Vision Transformer Computation and Resilience for Dynamic Inference
Kavya Sreedhar, Jason Clemons, Rangharajan Venkatesan, Stephen W. Keckler, Mark Horowitz
TL;DR
This paper tackles dynamic, resource-constrained inference for vision transformers used in semantic segmentation and object detection. It reveals that convolutions, not attention, dominate FLOPs and GPU runtime in modern models, and demonstrates that dynamic execution paths—through pruning and switching between pretrained/retrained models—can substantially reduce energy and latency (e.g., up to ~28% energy for SegFormer with negligible accuracy loss, and ~53% energy for ResNet-50 with modest accuracy loss) without retraining in some cases. The authors profile both GPUs and MAGNet accelerators to identify viable alternative paths, and establish design principles for selecting and exploiting these paths, including prioritizing convolutional blocks and decoder pruning. Their results show that CNN-accelerator-friendly execution is essential for efficient dynamic vision-transformer inference, and that resilience to pruning varies across architectures, with segmentation models often benefiting from retrained-path switches while CNN backbones (OFA-ResNet-50) can be highly scalable with pretrained switching. Overall, the work provides practical guidance and demonstrations for deploying dynamic inference in real-time vision systems, combining hardware-aware profiling with architecture-aware pruning and model-switching strategies.
Abstract
State-of-the-art deep learning models for computer vision tasks are based on the transformer architecture and often deployed in real-time applications.
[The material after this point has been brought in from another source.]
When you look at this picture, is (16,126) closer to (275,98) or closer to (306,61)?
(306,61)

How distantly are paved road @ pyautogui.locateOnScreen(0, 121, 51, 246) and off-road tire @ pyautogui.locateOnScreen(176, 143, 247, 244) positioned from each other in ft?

In this scenario, the resources available for every inference can vary, so it is useful to be able to dynamically adapt execution to trade accuracy for efficiency. To create dynamic models, we leverage the resilience of vision transformers to pruning and switch between different scaled versions of a model. Surprisingly, we find that most FLOPs are generated by convolutions, not attention. These relative FLOP counts are not a good predictor of GPU performance since GPUs have special optimizations for convolutions. Some models are fairly resilient and their model execution can be adapted without retraining, while all models achieve better accuracy with retraining alternative execution paths. These insights mean that we can leverage CNN accelerators and these alternative execution paths to enable efficient and dynamic vision transformer inference. Our analysis shows that leveraging this type of dynamic execution can lead to saving 28\% of energy with a 1.4\% accuracy drop for SegFormer (63 GFLOPs), with no additional training, and 53\% of energy for ResNet-50 (4 GFLOPs) with a 3.3\% accuracy drop by switching between pretrained Once-For-All models.